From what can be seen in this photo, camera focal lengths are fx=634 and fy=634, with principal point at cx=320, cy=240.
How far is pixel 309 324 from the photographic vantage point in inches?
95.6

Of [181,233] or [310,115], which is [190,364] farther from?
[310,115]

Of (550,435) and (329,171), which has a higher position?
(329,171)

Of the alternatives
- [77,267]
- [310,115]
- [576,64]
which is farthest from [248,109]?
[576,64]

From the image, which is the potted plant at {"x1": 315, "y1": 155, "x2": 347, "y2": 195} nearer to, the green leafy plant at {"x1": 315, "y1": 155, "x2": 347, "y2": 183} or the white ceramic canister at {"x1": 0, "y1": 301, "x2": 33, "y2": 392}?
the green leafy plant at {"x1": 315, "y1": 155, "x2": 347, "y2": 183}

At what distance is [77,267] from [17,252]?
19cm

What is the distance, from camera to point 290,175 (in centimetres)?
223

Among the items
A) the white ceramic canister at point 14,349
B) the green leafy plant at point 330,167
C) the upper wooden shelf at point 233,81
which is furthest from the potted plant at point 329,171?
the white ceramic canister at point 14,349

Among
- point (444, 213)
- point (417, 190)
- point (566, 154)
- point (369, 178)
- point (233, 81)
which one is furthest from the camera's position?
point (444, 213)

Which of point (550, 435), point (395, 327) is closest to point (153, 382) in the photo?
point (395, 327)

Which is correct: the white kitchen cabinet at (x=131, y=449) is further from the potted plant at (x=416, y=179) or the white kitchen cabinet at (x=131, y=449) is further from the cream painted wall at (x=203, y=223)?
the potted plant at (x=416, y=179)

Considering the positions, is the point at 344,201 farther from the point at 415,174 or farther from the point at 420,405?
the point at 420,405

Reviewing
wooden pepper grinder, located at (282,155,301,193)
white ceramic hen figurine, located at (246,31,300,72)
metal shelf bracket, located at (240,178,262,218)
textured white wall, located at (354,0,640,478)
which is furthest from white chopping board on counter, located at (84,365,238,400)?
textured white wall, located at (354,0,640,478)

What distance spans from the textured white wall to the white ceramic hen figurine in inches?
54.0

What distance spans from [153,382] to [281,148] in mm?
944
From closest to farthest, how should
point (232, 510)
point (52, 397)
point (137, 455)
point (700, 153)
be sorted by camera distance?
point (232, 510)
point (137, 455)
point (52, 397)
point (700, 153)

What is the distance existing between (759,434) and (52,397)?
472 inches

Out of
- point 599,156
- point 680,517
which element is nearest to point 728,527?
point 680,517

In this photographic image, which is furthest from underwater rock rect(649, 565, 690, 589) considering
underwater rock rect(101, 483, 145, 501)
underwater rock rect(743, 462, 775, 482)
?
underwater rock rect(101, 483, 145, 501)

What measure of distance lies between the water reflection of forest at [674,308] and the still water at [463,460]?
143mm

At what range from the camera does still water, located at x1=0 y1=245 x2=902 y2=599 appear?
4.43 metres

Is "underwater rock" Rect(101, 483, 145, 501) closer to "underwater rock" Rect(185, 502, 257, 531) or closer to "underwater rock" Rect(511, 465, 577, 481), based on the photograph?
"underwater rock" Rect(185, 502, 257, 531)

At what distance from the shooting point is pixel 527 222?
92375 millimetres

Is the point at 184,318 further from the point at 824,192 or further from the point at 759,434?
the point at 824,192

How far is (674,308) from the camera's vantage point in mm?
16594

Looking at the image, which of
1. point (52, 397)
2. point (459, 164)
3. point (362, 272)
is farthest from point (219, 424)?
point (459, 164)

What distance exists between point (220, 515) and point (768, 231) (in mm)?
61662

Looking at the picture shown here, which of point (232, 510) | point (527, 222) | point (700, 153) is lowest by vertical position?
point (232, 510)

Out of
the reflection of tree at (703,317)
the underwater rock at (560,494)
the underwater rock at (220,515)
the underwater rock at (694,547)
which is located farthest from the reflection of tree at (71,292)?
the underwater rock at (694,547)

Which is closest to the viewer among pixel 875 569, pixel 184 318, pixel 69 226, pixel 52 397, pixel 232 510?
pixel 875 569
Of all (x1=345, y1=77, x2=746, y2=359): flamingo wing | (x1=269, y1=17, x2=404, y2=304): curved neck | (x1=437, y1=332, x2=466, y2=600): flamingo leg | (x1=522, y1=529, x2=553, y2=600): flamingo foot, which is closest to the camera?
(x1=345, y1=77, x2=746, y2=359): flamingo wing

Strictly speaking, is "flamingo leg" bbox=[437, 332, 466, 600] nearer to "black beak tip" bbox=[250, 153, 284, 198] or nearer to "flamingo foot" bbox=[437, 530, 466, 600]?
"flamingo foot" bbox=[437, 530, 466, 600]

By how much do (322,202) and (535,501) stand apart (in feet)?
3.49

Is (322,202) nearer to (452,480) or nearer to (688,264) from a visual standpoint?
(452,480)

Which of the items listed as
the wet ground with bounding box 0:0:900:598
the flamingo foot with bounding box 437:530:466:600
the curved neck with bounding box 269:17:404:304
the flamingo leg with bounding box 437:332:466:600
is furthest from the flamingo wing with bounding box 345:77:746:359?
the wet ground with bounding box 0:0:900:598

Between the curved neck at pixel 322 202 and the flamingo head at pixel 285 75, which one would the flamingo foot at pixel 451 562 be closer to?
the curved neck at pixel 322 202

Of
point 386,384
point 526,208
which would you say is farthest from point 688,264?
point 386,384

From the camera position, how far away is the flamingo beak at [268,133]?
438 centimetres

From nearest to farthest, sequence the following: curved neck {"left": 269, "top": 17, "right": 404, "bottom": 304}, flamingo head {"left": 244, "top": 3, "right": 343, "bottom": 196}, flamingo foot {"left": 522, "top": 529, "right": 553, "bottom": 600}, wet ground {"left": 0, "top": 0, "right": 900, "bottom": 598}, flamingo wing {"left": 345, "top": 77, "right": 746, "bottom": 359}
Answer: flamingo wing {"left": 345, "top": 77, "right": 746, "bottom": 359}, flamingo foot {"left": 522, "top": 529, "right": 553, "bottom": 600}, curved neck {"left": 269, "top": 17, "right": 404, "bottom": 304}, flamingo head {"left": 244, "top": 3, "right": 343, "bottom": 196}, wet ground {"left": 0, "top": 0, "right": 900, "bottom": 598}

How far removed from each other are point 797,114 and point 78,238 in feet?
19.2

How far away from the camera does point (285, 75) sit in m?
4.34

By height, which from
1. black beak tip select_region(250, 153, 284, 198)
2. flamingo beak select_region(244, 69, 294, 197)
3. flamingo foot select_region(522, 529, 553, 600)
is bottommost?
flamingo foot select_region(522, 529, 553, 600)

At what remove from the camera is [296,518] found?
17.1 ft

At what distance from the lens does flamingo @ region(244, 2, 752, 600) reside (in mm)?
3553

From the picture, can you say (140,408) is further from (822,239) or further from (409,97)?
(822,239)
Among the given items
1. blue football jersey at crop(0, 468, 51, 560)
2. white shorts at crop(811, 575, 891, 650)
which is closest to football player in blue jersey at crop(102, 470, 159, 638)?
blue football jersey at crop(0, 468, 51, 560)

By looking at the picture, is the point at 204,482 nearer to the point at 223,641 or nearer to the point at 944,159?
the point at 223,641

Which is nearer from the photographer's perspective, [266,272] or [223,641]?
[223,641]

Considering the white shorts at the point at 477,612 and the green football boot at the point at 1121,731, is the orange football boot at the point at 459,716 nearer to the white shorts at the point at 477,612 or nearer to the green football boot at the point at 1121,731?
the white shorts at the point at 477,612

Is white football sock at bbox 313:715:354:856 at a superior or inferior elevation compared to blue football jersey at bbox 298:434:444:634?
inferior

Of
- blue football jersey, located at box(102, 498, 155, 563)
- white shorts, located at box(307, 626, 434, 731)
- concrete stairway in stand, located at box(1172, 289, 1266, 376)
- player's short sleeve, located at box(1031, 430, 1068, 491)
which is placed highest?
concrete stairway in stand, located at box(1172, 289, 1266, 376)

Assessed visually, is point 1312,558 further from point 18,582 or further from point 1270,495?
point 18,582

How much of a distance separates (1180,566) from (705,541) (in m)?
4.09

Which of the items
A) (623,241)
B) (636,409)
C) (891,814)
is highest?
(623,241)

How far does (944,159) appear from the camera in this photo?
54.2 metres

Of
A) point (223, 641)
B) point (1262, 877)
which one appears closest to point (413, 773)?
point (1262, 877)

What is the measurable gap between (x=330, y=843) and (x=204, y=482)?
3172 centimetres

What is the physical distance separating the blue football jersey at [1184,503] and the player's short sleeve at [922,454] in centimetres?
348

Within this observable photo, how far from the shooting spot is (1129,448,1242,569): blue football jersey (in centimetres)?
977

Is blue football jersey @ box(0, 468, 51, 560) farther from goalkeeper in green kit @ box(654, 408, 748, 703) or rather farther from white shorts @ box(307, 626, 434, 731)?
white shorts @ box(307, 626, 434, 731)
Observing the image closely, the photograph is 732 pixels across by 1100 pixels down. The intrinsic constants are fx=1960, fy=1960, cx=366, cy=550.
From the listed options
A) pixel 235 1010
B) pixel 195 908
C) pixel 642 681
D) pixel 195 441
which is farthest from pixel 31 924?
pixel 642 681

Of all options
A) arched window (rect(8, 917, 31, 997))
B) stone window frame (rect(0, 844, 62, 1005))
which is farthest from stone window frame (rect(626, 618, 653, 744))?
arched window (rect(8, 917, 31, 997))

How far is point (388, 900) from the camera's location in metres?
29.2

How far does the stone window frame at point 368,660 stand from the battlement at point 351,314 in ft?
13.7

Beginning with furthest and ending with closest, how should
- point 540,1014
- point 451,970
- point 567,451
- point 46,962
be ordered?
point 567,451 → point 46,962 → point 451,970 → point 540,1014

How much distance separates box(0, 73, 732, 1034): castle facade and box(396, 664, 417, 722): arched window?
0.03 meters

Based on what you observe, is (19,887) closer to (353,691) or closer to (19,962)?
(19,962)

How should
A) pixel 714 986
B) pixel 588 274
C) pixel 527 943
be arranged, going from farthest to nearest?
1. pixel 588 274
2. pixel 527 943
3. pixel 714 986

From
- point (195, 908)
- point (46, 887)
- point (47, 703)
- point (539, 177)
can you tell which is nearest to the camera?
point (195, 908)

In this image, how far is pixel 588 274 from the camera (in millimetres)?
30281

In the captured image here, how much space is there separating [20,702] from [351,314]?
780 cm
----------------------------------------
> **Written problem**
Give again only the lines starting at the one that contains "What is the measurable" and running to the end of the data.

> **Expected answer**
What is the measurable gap between (x=330, y=843) and (x=204, y=482)?
3172 centimetres

What is the physical distance separating the blue football jersey at [1184,503] and the player's short sleeve at [922,454] in centimetres?
348

Within this observable photo, how far from the shooting spot is (1129,448,1242,569): blue football jersey (in centimetres)?
977

Is blue football jersey @ box(0, 468, 51, 560) farther from goalkeeper in green kit @ box(654, 408, 748, 703) or rather farther from white shorts @ box(307, 626, 434, 731)?
white shorts @ box(307, 626, 434, 731)
Observing the image closely, the photograph is 732 pixels across by 1100 pixels down. The intrinsic constants are fx=1960, fy=1960, cx=366, cy=550.
From the listed options
A) pixel 235 1010
B) pixel 195 908
C) pixel 642 681
D) pixel 195 441
which is farthest from pixel 31 924?
pixel 642 681

Of all options
A) arched window (rect(8, 917, 31, 997))
B) stone window frame (rect(0, 844, 62, 1005))
which is farthest from stone window frame (rect(626, 618, 653, 744))?
arched window (rect(8, 917, 31, 997))

How far is point (388, 900) from the camera's location in metres?
29.2

How far does the stone window frame at point 368,660 stand from the battlement at point 351,314 in ft?
13.7

Beginning with furthest and ending with closest, how should
- point 540,1014
- point 451,970
- point 567,451
- point 46,962
be ordered?
point 567,451 → point 46,962 → point 451,970 → point 540,1014

How much distance separates box(0, 73, 732, 1034): castle facade and box(396, 664, 417, 722): arched window?
0.03 meters

Based on what you observe, is (19,887) closer to (353,691) or closer to (19,962)?
(19,962)

How should
A) pixel 714 986
B) pixel 588 274
C) pixel 527 943
be arranged, going from farthest to nearest?
1. pixel 588 274
2. pixel 527 943
3. pixel 714 986

From
- point (195, 908)
- point (46, 887)
- point (47, 703)
- point (539, 177)
can you tell which is nearest to the camera?
point (195, 908)

In this image, how far is pixel 588 274 from the camera (in millimetres)?
30281

In the captured image here, how much space is there separating [20,702] from [351,314]?
780 cm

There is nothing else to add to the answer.